Khraish Khraish — he whose first name is the same as his last — has become the great binary mystery of Dallas. This 41-year-old West Dallas businessman is either the city’s greatest hero, savior of the poor and architect of a better tomorrow for all, or he is a duplicitous trickster, mocking the city with fiendish schemes, plotting ruin for others while he enriches himself.
It’s a puzzle, really, about who can be trusted to help the poor. Can a profit-seeker in the private sector ever do anything altruistic, or is altruism the exclusive province of elected officials and nonprofit do-gooders? It’s a hard question that tends to shove people violently to one side or the other.
Born in London, product of the prestigious and private Greenhill School in Dallas, and owner of multiple graduate business degrees from the University of Texas, Khraish stands now on a truly precarious line in the pantheon of Dallas’ public figures: He's either the greatest thing since sliced bread, or he’s the worst.
On the best-thing side, Khraish is rolling out a program to provide affordable housing in West Dallas for police officers and firefighters, part of his plan to stabilize neighborhoods threatened by wildfire gentrification. And that’s only his latest good thing.
Last year, after he sold more than 100 rental houses to his tenants, the national convention of the League of United Latin American Citizens conferred on Khraish a rare national commendation for his work in creating homeownership among the working poor. It was an exceptional honor, in no small part because it gave credit to a for-profit landlord for resolving an affordable housing crisis that seemed to have been created by the city’s public sector and nonprofit do-gooders. So already, even in praising him, LULAC was helping tp create a Khraish narrative heavy on cognitive dissonance.
On the worst-thing-since-sliced-bread side, two legal aid groups came forward last week to accuse Khraish of duplicitously victimizing the defenseless poor in his housing sales. Rather than helping the poor, he was conning them to fatten his own pockets, according to the federal lawsuit filed by the two groups.

* * * * * * *

* **Set task**:
Summarize the profile of Khraish Khraish in two sentences. The lines that follow come from a separate source and are unrelated to the profile above.

* **Supplied material**:
* * * * * * *

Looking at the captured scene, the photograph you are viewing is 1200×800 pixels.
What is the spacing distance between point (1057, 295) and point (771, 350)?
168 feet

* * * * * * *

* **Written answer**:
Khraish Khraish, a 41-year-old West Dallas businessman, is regarded either as a hero to the poor or as a trickster who enriches himself while plotting ruin for others. He received a rare national commendation from the League of United Latin American Citizens after selling more than 100 rental houses to his tenants and is rolling out affordable housing for police officers and firefighters, yet two legal aid groups have filed a federal lawsuit accusing him of conning the poor in his housing sales.